HB V

is older than it's ever been and now it's even older

3/08/2001

This is routine, this is not routine


So much press about the vice president these days. Before Cheney, most people considered the VP position the way George Dallas did: "It ain't worth a bucket of warm piss." But now, with president Halfwit, we all know Cheney is the most important VP in history. That's probably why we're so scared about the recent "procedure" that Cheney had to reopen a clogged artery. Normal press be damned, I say. Let's look at this from the point of view of webloggers.

Al can't understand what the fuss is about. From his point of view (he's an RN in coronary care in my former home of Portland, OR) this is part of a normal maintenance of someone who has Acute Coronary Syndrome.

He got a diagnostic cath, found out that he had lost the roll of the dice (1 out of 5 stent patients have restenosis) and he bought himself an angioplasty. I mean, yeah; he needed urgent therapy, and he got fixed. Where was the news?


He points out that care has improved greatly, and concedes that this is a novel experience for many Americans, who think that ACS is a death sentence sooner rather than later. No big whoop, in short.

Jason takes a different view (He's also in health care):

I can tell all of you that there's not a chance in hell that any doctor would perform a cardiac catheterization if there weren't an urgent need. The White House is spinning this one big time.

◆ **Data listing**:
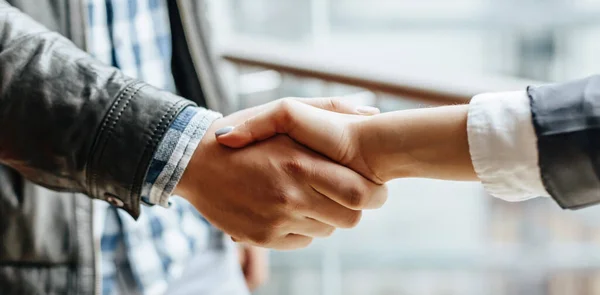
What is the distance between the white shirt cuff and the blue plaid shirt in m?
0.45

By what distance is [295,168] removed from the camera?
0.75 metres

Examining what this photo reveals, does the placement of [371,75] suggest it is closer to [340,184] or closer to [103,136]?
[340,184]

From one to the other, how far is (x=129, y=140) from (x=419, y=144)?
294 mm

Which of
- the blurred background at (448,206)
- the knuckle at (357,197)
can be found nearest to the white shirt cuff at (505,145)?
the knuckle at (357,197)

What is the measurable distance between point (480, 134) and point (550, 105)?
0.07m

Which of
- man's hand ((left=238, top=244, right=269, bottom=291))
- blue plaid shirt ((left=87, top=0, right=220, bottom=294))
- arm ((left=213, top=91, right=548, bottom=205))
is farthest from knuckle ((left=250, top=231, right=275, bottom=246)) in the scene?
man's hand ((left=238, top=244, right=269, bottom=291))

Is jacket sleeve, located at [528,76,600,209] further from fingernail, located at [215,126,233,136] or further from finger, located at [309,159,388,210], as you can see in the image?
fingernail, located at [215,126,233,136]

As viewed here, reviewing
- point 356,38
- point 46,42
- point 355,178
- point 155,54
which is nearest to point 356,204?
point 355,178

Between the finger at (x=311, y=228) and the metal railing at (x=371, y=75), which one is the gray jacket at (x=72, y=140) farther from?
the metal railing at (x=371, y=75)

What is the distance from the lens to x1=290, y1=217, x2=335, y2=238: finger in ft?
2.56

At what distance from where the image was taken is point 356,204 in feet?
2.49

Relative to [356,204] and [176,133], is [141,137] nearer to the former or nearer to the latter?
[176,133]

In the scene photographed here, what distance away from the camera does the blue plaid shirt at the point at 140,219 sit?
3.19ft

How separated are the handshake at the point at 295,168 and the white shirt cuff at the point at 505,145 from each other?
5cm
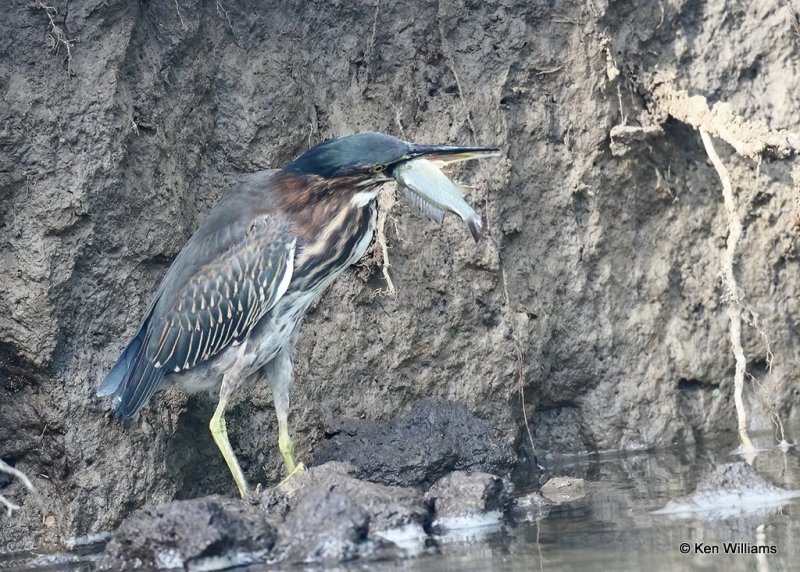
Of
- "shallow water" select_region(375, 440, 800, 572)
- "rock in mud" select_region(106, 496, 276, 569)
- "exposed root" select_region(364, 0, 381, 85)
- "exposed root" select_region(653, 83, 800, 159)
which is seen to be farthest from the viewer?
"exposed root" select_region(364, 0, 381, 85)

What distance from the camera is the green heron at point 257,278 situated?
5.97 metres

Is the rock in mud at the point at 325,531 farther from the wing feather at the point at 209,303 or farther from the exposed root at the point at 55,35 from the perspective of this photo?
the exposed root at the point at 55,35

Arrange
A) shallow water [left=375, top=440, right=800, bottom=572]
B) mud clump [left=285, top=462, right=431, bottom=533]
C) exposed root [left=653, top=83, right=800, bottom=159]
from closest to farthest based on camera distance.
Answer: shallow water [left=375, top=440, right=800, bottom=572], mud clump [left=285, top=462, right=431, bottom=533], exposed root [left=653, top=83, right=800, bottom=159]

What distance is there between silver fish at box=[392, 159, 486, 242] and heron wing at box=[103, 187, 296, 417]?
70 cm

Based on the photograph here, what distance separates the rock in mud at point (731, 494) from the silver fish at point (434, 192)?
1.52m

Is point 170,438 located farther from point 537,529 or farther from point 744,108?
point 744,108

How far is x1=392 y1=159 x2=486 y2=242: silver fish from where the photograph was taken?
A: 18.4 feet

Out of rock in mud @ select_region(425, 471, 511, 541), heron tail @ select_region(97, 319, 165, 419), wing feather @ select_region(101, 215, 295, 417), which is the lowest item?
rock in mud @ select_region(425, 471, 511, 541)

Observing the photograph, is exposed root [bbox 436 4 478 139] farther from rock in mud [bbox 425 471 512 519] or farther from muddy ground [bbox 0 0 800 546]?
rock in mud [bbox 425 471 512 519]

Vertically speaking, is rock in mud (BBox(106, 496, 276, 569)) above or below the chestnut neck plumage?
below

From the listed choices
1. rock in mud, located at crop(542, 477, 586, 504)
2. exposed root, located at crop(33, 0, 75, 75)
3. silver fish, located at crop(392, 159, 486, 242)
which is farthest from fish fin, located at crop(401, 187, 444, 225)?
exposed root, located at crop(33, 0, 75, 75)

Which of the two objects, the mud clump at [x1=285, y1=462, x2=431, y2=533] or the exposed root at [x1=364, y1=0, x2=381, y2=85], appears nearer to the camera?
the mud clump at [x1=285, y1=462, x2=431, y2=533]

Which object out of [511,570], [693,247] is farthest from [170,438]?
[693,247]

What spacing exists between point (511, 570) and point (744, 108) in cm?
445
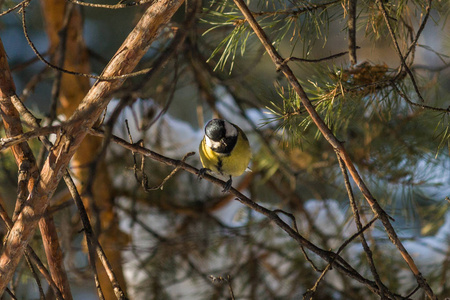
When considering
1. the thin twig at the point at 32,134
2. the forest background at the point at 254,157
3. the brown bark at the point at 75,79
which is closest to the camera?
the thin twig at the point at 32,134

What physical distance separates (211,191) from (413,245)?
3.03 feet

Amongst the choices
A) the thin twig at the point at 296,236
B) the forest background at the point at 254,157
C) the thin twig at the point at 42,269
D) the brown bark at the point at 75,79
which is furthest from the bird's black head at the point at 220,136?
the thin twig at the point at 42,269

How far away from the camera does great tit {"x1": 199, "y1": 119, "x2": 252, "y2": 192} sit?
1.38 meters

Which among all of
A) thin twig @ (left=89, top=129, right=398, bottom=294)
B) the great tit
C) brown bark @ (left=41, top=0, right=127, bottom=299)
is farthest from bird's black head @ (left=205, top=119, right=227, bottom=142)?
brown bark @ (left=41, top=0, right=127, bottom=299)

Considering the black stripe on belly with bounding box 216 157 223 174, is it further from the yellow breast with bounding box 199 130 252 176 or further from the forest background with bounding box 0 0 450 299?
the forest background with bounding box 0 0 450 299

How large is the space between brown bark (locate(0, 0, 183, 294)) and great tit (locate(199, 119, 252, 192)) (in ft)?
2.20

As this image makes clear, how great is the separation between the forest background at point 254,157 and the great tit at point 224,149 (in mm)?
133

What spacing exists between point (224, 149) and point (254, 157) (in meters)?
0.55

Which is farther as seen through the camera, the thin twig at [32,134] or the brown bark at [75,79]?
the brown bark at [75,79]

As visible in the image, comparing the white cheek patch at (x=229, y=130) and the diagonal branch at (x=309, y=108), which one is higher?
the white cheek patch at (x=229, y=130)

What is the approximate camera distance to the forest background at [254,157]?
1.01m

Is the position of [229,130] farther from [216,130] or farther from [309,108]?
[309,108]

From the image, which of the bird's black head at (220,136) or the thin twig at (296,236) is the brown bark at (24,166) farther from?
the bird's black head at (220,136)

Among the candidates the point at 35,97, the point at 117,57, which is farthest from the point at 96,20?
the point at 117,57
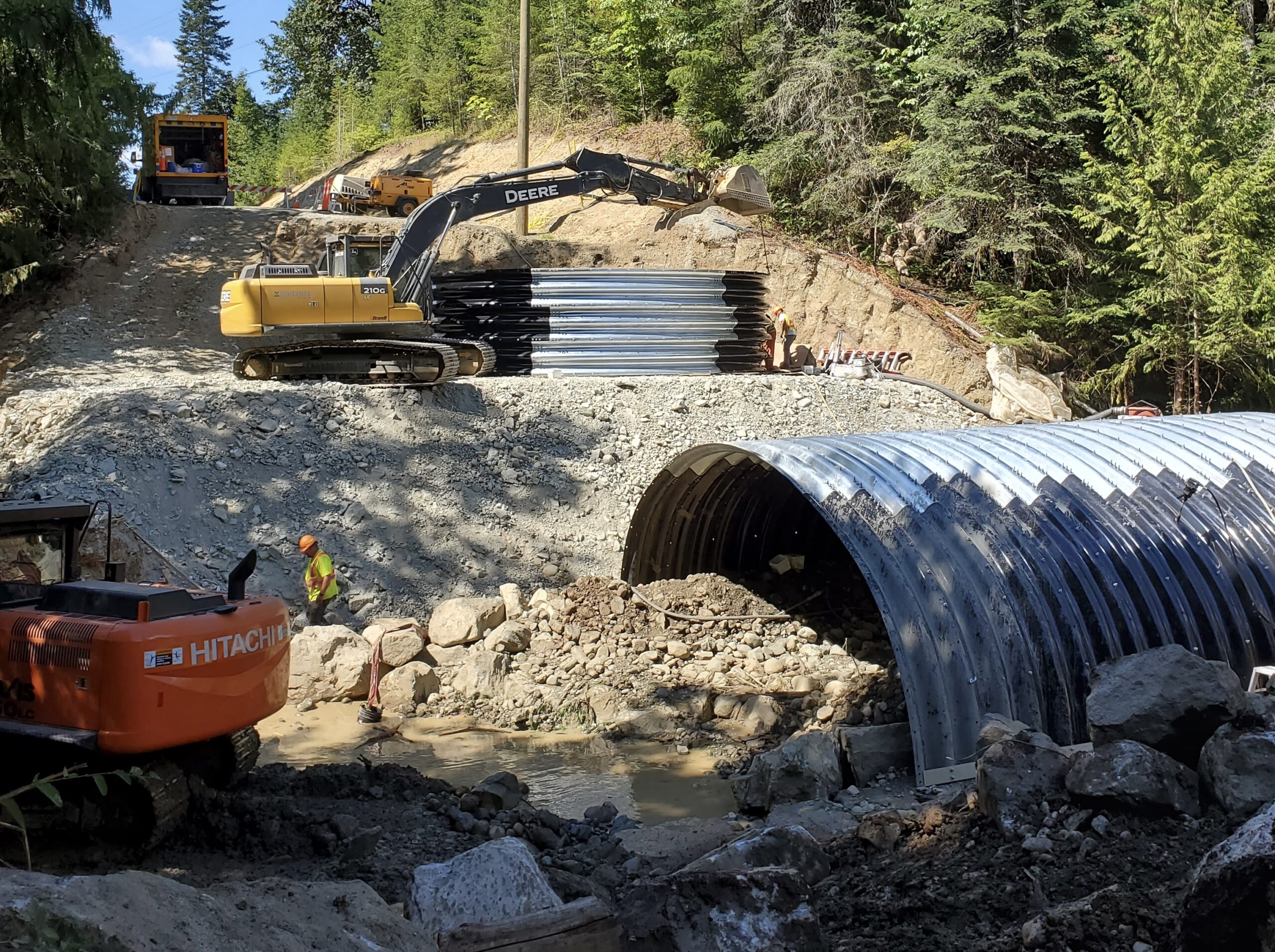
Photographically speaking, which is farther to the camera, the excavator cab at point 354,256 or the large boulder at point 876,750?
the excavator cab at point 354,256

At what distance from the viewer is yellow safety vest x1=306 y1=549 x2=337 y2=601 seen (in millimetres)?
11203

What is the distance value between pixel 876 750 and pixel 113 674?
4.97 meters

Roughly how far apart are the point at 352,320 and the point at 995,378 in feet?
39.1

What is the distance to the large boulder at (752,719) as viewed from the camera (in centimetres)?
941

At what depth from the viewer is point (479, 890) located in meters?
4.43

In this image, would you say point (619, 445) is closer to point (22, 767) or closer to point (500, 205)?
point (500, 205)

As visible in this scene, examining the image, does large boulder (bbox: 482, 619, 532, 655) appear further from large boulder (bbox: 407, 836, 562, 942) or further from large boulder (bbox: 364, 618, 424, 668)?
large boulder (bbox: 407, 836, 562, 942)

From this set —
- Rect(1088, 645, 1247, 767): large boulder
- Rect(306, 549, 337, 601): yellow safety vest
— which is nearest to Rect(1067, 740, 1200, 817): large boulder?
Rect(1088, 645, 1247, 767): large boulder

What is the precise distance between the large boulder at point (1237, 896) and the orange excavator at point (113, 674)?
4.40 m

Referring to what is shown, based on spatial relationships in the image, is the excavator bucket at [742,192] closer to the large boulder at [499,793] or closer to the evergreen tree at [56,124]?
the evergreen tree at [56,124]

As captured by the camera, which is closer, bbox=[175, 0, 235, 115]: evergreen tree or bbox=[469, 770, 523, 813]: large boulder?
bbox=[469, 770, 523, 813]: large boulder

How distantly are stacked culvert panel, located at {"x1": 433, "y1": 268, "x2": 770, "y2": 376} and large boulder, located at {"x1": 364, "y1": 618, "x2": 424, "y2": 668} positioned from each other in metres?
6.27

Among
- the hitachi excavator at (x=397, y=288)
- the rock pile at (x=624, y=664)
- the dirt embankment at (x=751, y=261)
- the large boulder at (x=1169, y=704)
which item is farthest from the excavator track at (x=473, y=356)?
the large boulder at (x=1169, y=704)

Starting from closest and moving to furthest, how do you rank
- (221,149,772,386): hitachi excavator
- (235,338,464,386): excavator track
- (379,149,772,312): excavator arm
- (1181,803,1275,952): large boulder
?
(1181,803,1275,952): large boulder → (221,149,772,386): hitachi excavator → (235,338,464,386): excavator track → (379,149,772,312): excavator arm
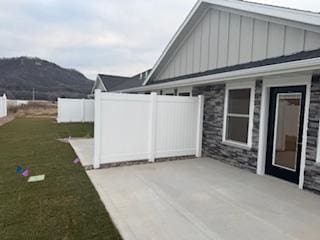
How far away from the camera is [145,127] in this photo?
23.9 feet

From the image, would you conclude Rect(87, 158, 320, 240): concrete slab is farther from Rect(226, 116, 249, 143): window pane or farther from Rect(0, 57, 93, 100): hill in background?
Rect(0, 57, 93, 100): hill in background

◆ **Your task**: Please give the share of stent patients who get restenosis, according to the weblog post about Cheney's artery procedure.

◆ **Your solution**: 1 out of 5 stent patients